Aim of the task: Without any pictures, retype exactly the lines that begin at the one holding "Black Backpack With" and end at the last line of the data below.

Stored data:
__________________________________________________

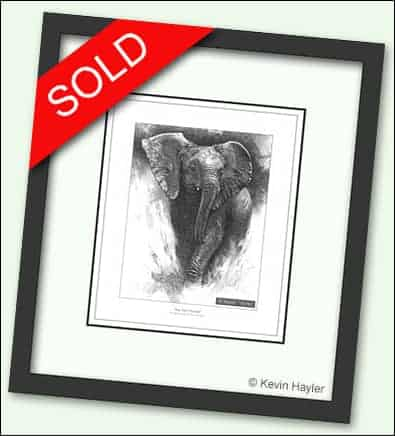 Framed elephant drawing with a sold sticker for selling art category.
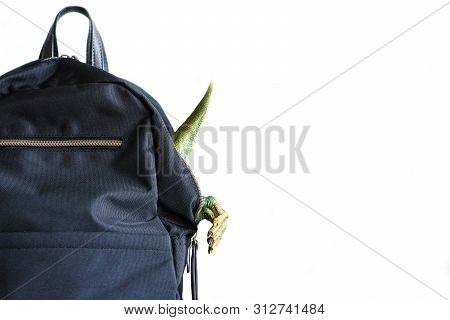 Black Backpack With Protruding Legs Of Toy Green Dinosaur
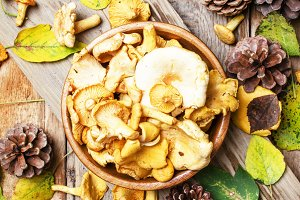 Yellow chanterelle in wooden bowl, r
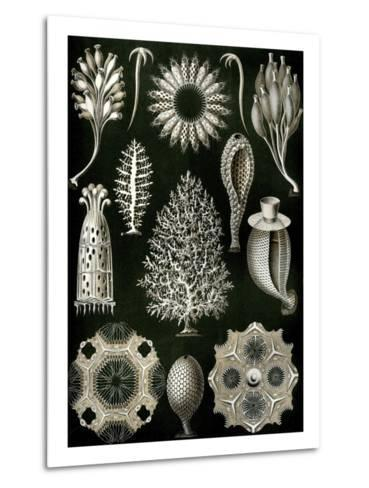Illustration of Calcispongiae by Ernst Haeckel--Metal Print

__________________________________________________

Response for this exercise:
 Black Backpack With Protruding Legs Of Toy Green Dinosaur
 Yellow chanterelle in wooden bowl, r
Illustration of Calcispongiae by Ernst Haeckel--Metal Print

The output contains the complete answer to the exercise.